Fairness as between the person and other persons in a similar position

  1. This consideration may relate to matters currently before the Commission or to matters previously decided by the Commission. It may also relate to the position of various employees of an employer responding to an unfair dismissal application. However, cases of this kind will generally turn on their own facts. The Applicant submits she is unaware of the outcome of any action taken against another employee in a similar situation and the Respondent does not consider this consideration relevant. I am satisfied that this consideration is a neutral assessment as to whether there are exceptional circumstances.

Conclusion

  1. Having regard to the matters I am required to take into account under s 394(3), all of the matters raised by the Applicant, I am satisfied that there are exceptional circumstances to grant an extension of time. In my view, there are exceptional circumstances taking into account the reasons for the delay together with the merits of the application. I consider it appropriate to extend the period for the application to be made.

  1. Accordingly, the application for an unfair dismissal remedy will be listed for directions.

COMMISSIONER

Appearances:

Mr J. McKenna for the Applicant.
Ms N. Campbell for the Respondent.

Hearing details:

2022
Melbourne (By Video using Microsoft Teams)
21 March


[1] Nulty v Blue Star Group Pty Ltd[2011] FWAFB 975 at [13].

[2] Ibid.

[3] Stogiannidis v Victorian Frozen Foods Distributors Pty Ltd[2018] FWCFB 901 at [39]

[4] Respondent’s outline of submissions at [4].

[5] [2012] FWA 3167.

[6] Applicant’s outline of submissions at [6] referencing Robinson v Interstate Transport Pty Ltd[2011] FWAFB 2728. 

[7] Perry v Rio Tinto Shipping Pty Ltd[2016] FWCFB 6963, [30].

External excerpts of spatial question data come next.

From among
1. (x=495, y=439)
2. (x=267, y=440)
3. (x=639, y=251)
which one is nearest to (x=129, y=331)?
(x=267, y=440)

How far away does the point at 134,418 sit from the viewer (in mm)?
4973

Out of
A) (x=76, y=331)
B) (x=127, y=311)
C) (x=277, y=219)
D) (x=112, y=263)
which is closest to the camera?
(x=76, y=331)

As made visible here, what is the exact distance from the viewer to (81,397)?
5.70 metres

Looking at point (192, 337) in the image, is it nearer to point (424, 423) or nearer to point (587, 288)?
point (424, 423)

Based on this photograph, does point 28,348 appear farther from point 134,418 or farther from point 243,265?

[8] See, eg, Qantas Ground Services Pty Ltd v Rogers [2019] FWCFB 2759. See also Donohoe v QuickComms Australia Pty Ltd[2020] FWCFB 5426.

[9] Brodie-Hanns v MTV Publishing Ltd (1995) 67 IR 298.

[10] Form F3, Employer Response to unfair dismissal application at 3.1.

[11] Brodie-Hanns v MTV Publishing Limited (1995) 67 IR 298, 299-300.

[12] Applicant’s outline of submissions at [32] – [33].

[13] Kyvelos v Champion Socks Pty Ltd, Print T2421 (unreported, AIRCFB, Guidice J, Acton SDP, Gay C, 10 November 2000)[14].